— Questions —
• A. Relevez toutes les communes nommées dans le texte sur les apothicaireries de la Dombes.
• B. Rédigez la suite du texte sur les apothicaireries de la Dombes, à partir de sa dernière phrase.

— Texte du document —
************
Les apothicaireries de la Dombes : trésors méconnus du patrimoine médical
Saint-Paul-de-Varax, Châtillon-sur-Chalaronne, Montmerle : les apothicaireries de la Dombes conservent des collections exceptionnelles de pots anciens et de remèdes d'époque.
Les apothicaireries de la Dombes constituent un volet souvent ignoré du patrimoine régional. Ces anciennes pharmacies d’hôpital, aménagées dans les Hôtels-Dieu et hospices, ont conservé des collections de pots en faïence, de boîtes de bois et de préparations médicinales qui documentent la médecine pratiquée entre le XVIIe et le XIXe siècle. Trois sites ouvrent leurs portes au public dans la région.
************
— Données fournies —
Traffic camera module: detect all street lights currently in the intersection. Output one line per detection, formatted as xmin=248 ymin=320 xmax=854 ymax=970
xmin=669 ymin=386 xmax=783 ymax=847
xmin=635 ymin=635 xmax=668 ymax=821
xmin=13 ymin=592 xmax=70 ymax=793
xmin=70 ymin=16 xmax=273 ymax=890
************
— Réponses —
• A. Saint-Paul-de-Varax, Châtillon-sur-Chalaronne, Montmerle

• B.
L’Hôtel-Dieu de Châtillon-sur-Chalaronne
L’apothicairerie de Châtillon-sur-Chalaronne est la plus remarquable de la Dombes. Installée dans l’ancien Hôtel-Dieu, elle occupe une salle voûtée où sont rangés une centaine de pots en faïence provenant des manufactures de Nevers et de Moustiers. Des boîtes de bois sculpté, des mortiers en bronze et des flacons de verre soufflé complètent l’ensemble. Les étiquettes manuscrites portent encore les noms des préparations : thériaque, diascordium, confection d’hyacinthe, autant de remèdes hérités de la pharmacopée antique et arabe, censés soigner fièvres, morsures et affections de toutes sortes. La visite restitue le travail de l’apothicaire, qui composait ses médicaments à partir des plantes du jardin médicinal et de substances importées : sucre candi, aloès, myrrhe, opium.
L’Hôtel-Dieu de Châtillon fonctionna jusqu’au début du XXe siècle. L’établissement accueillait les malades pauvres de la ville et des campagnes environnantes, et la pharmacie jouait un rôle central dans cette mission de soins.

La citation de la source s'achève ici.